# SnowEx Auger Motor/Transmission Replacement



## 6.0 stroker (Dec 7, 2013)

Hi guys,

I have a SnowEx sp/vmaxx 2400 tailgate replacement spreader. My auger motor and transmission are toast and need to be replaced. At around $2200 for parts from SnowEx I am looking for an alternative as this seems like a huge markup. The problem I am having is cross referencing the part numbers to find a different brand motor/transmission.

Is there a possible identical motor/tranny from a different spreader company? Or is there a motor that will work from buyers?

The SnowEx part numbers for the motor and transmission are d6825 and d6894.

This is the same motor/tranny from the SnowEx 2200 if that helps.

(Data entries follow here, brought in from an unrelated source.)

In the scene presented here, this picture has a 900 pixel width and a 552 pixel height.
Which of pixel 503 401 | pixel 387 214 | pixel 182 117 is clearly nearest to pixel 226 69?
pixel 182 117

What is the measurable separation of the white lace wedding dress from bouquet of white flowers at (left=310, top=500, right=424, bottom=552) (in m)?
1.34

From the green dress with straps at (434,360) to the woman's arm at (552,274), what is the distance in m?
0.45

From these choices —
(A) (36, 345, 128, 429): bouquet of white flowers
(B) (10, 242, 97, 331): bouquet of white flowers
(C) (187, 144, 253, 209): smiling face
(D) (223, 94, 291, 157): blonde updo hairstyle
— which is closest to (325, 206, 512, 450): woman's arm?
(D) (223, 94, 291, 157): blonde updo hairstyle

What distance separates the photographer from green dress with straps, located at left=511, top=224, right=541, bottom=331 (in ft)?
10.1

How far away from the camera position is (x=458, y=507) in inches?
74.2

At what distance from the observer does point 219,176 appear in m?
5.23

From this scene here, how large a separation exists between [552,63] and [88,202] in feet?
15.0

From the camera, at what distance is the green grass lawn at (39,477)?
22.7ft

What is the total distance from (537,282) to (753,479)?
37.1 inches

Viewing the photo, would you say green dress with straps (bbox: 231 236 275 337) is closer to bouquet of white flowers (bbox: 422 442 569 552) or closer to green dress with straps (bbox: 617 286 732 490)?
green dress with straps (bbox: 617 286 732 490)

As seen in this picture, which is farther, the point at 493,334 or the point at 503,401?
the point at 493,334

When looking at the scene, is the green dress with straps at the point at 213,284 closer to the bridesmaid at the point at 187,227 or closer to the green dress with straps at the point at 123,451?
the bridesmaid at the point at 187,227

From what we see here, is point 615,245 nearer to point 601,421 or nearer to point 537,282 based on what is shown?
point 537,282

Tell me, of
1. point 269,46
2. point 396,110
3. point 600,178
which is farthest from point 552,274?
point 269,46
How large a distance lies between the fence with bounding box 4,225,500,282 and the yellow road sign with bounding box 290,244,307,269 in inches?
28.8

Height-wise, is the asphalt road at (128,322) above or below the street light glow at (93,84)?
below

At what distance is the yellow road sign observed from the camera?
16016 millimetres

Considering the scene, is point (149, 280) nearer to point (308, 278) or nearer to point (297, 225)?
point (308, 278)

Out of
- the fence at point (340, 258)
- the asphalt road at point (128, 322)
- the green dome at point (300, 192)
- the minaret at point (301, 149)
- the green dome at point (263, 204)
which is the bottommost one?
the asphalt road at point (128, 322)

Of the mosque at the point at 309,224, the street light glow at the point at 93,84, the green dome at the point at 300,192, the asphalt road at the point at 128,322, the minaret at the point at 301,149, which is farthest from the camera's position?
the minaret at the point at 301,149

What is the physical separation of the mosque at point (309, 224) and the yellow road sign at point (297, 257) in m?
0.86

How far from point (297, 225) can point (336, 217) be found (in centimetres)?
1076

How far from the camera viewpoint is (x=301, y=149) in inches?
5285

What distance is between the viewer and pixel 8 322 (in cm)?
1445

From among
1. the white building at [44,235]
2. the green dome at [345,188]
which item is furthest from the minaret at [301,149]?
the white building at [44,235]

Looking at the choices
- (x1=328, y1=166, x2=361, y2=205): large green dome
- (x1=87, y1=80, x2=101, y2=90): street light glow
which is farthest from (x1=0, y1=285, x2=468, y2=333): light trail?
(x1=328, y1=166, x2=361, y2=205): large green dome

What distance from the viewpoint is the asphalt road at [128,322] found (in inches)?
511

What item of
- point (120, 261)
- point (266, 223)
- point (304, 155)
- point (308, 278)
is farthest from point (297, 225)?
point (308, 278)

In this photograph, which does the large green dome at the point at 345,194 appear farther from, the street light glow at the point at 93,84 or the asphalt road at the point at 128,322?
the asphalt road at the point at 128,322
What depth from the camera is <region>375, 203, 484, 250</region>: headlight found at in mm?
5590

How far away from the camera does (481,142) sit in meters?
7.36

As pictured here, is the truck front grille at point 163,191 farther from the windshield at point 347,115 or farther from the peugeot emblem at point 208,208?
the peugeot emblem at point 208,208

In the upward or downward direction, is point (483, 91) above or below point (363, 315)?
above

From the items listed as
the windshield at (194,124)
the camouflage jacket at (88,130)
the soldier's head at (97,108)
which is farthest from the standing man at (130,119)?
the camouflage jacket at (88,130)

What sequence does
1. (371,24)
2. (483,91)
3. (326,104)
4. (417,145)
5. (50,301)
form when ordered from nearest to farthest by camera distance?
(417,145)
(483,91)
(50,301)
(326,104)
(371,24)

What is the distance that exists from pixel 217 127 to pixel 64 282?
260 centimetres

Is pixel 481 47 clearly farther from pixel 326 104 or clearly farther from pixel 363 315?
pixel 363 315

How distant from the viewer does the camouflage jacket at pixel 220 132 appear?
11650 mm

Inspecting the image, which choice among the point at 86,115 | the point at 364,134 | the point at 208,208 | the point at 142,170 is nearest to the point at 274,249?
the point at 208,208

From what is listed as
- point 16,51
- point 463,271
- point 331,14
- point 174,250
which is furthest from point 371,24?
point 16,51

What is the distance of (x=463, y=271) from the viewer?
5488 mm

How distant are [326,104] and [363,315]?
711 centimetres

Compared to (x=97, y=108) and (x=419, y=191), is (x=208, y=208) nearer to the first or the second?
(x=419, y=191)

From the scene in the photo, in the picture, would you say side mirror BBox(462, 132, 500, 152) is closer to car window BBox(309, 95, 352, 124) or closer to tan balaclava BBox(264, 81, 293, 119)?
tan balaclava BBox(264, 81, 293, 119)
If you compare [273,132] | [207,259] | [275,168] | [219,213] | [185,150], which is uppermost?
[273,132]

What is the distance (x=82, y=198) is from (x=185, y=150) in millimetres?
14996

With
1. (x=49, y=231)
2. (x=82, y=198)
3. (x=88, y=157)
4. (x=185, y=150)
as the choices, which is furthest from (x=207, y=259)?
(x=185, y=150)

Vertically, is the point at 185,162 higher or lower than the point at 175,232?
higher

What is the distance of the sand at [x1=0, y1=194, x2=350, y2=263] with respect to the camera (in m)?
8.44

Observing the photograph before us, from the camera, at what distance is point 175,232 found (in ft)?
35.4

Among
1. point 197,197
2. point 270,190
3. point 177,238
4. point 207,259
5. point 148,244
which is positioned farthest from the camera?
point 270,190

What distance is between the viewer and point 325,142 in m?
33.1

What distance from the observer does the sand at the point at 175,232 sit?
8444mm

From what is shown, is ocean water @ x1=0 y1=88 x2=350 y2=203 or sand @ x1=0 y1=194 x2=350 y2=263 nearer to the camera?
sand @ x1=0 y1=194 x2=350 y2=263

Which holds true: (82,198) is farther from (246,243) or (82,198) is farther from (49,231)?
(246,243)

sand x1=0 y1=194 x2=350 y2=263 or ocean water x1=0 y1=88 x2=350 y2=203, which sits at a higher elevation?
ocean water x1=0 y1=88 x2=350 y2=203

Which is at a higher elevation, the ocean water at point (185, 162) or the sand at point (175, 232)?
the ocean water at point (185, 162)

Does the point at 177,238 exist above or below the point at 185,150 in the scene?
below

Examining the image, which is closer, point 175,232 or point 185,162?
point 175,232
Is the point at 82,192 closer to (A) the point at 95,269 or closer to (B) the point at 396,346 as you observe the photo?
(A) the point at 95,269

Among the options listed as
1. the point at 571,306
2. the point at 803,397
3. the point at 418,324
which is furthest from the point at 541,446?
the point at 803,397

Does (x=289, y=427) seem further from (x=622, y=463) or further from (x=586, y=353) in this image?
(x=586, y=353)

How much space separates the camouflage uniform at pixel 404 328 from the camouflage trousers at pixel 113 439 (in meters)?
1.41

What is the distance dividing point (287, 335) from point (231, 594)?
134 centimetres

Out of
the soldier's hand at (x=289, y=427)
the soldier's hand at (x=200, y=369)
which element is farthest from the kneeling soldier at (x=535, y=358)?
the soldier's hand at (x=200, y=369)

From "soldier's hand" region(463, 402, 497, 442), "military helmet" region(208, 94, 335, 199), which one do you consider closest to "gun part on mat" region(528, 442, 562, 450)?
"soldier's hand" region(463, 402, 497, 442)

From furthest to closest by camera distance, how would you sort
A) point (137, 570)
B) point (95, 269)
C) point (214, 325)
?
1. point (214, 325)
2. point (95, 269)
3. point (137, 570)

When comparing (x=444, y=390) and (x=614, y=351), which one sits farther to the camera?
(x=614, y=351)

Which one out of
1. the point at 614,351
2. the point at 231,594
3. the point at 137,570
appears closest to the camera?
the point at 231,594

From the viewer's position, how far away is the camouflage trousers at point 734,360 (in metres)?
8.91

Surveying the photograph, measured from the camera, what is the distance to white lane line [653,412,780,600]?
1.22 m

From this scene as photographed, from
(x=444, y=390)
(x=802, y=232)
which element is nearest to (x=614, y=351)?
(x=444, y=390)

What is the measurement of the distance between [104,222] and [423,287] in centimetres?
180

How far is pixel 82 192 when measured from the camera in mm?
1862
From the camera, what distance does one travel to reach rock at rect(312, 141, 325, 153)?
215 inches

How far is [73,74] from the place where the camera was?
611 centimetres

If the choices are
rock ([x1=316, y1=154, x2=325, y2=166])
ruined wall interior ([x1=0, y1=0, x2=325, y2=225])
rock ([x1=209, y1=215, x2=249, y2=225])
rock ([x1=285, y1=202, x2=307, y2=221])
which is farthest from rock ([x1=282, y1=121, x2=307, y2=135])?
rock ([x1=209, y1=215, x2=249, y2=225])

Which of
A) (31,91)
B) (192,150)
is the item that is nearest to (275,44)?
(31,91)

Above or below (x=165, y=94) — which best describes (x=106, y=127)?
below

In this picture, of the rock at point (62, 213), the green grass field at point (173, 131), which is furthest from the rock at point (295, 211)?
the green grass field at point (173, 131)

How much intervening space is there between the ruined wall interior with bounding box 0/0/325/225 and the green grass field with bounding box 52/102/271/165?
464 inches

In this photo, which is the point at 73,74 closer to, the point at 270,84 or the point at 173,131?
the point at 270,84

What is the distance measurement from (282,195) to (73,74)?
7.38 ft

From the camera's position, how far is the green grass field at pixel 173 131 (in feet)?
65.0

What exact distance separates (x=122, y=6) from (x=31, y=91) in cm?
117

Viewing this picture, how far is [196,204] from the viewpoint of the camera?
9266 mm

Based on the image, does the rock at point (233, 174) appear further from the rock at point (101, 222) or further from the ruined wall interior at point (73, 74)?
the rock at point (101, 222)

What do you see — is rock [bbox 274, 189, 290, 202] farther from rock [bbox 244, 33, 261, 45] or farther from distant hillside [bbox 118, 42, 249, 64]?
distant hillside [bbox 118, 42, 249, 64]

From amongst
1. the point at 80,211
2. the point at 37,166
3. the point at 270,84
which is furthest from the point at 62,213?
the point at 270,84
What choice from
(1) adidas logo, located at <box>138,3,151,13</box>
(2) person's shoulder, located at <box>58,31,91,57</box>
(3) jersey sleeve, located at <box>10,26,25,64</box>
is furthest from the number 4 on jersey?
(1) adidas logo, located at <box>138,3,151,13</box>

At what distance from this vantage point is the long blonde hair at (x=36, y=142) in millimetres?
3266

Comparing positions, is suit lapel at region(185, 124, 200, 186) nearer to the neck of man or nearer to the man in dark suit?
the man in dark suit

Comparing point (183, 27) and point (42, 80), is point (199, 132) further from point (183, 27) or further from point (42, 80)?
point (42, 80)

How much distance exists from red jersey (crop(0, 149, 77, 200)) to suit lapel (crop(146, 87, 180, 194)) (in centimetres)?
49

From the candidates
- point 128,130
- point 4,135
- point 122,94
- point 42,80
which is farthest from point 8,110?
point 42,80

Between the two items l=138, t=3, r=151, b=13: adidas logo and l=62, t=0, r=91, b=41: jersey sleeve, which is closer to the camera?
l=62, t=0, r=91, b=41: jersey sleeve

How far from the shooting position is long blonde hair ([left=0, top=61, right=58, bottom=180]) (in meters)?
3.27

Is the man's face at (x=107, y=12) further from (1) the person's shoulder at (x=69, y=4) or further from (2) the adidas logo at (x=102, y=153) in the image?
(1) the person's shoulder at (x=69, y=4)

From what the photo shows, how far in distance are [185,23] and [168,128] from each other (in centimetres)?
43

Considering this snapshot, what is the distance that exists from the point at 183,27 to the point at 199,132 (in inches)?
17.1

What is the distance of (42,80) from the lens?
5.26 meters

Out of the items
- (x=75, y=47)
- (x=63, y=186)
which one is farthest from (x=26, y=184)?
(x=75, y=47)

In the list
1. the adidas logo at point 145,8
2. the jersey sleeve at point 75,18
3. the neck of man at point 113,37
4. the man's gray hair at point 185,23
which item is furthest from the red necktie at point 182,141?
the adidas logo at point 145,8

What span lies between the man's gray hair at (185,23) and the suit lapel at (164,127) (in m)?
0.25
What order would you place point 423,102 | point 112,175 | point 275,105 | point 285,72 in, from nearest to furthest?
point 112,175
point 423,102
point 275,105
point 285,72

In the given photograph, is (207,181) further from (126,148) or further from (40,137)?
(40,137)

Any help would be appreciated as it's only a matter of time till the snow starts flying!


----------



## cl733 (Jul 12, 2013)

go look on ebay/amazon, my friend had the transmission pile up in 3 of his , well he used them for spreading mag and salt, and some must have migrated into the gear box ,well he couldn't even turn them over he took them all apart and cleaned them up pretty good and re bearing and seals and they are all working , he went and bought a motor from the supply store for a buyers spreader that he has and that motor alone cost him over 350 dollars after market, I found the exact motor on amazon for 77$, so have a look around , and try taking it apart


----------